# Goal of the exercise:
A verbatim copy of every record is required, and no pictures should be included.

Short text fragments from websites
**********
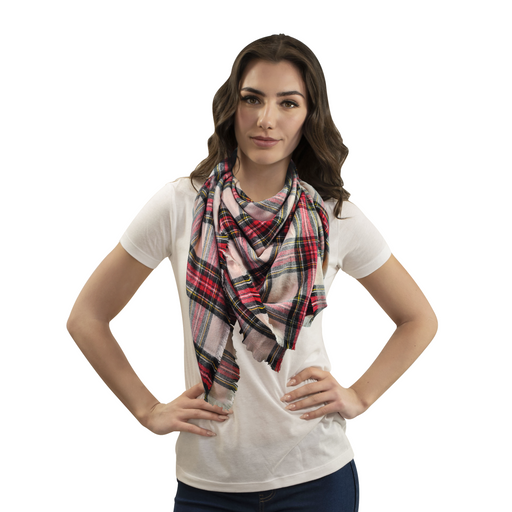 Young USA -  Lightweight Blanket Scarf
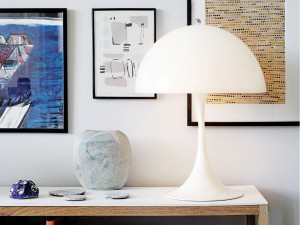 View Louis Poulsen Panthella Table Lamp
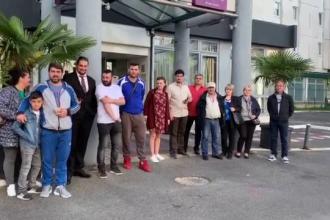 Adresă greșită la o secție de vot din Franța. Românii au fost trimiși de MAE la un hotel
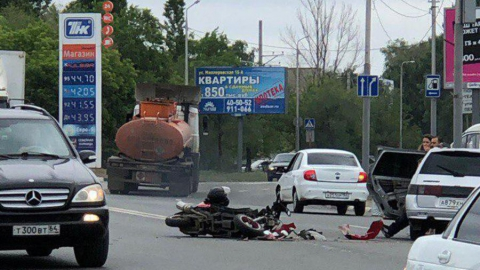В аварии ранен водитель скутера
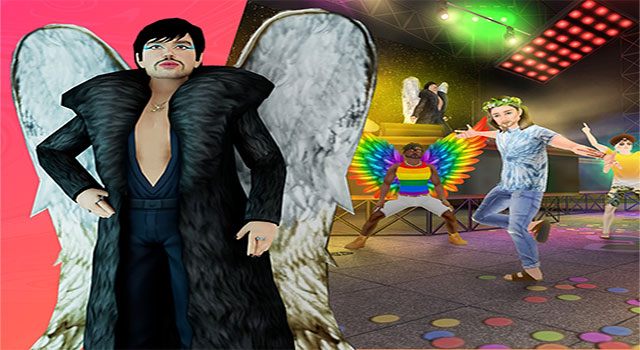 Avakin Life celebra mês do Orgulho LGBTQIA+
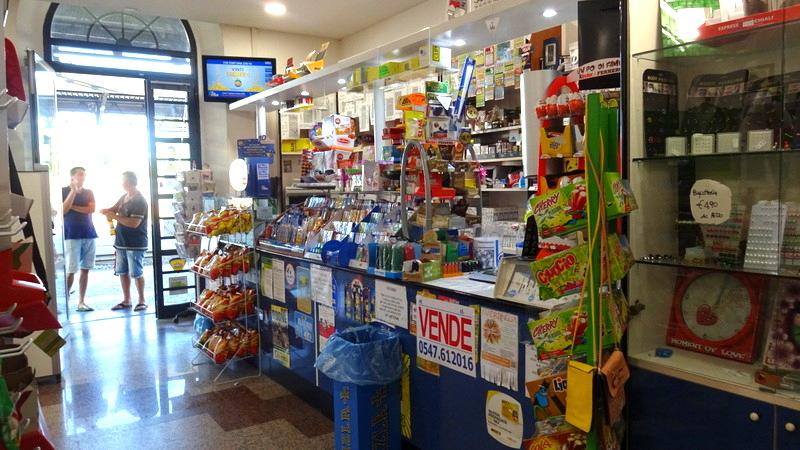 2721-vendita-cesena-stazione-attivitacommerciale_-004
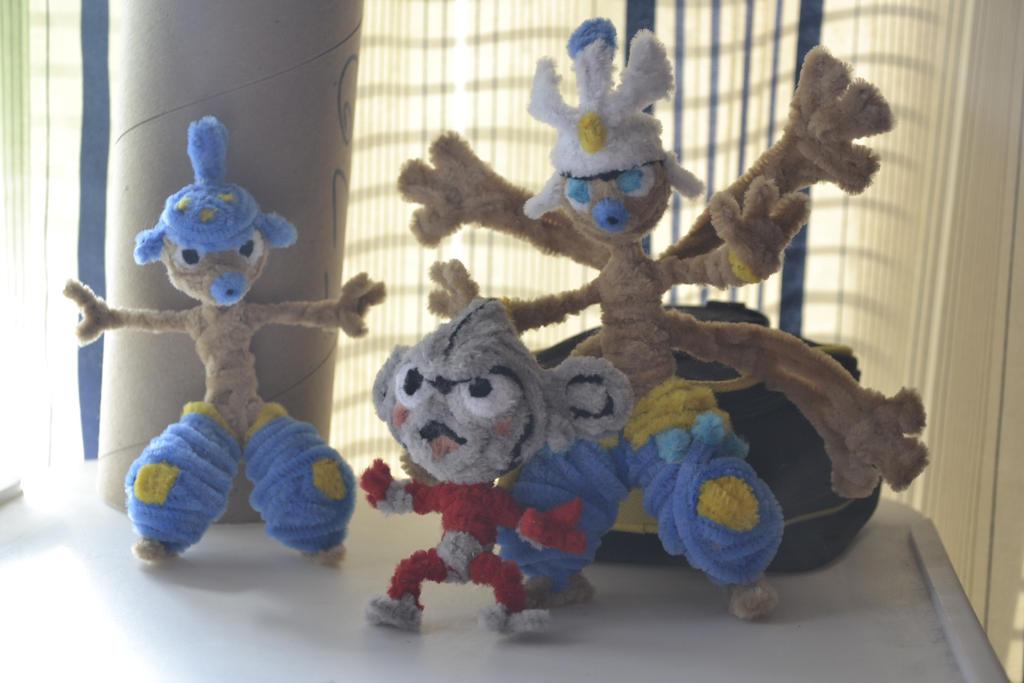 Shiny Medi-family by Leo-tux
**********
# Output of the exercise:
 Young USA -  Lightweight Blanket Scarf
 View Louis Poulsen Panthella Table Lamp
 Adresă greșită la o secție de vot din Franța. Românii au fost trimiși de MAE la un hotel
В аварии ранен водитель скутера
 Avakin Life celebra mês do Orgulho LGBTQIA+
 2721-vendita-cesena-stazione-attivitacommerciale_-004
 Shiny Medi-family by Leo-tux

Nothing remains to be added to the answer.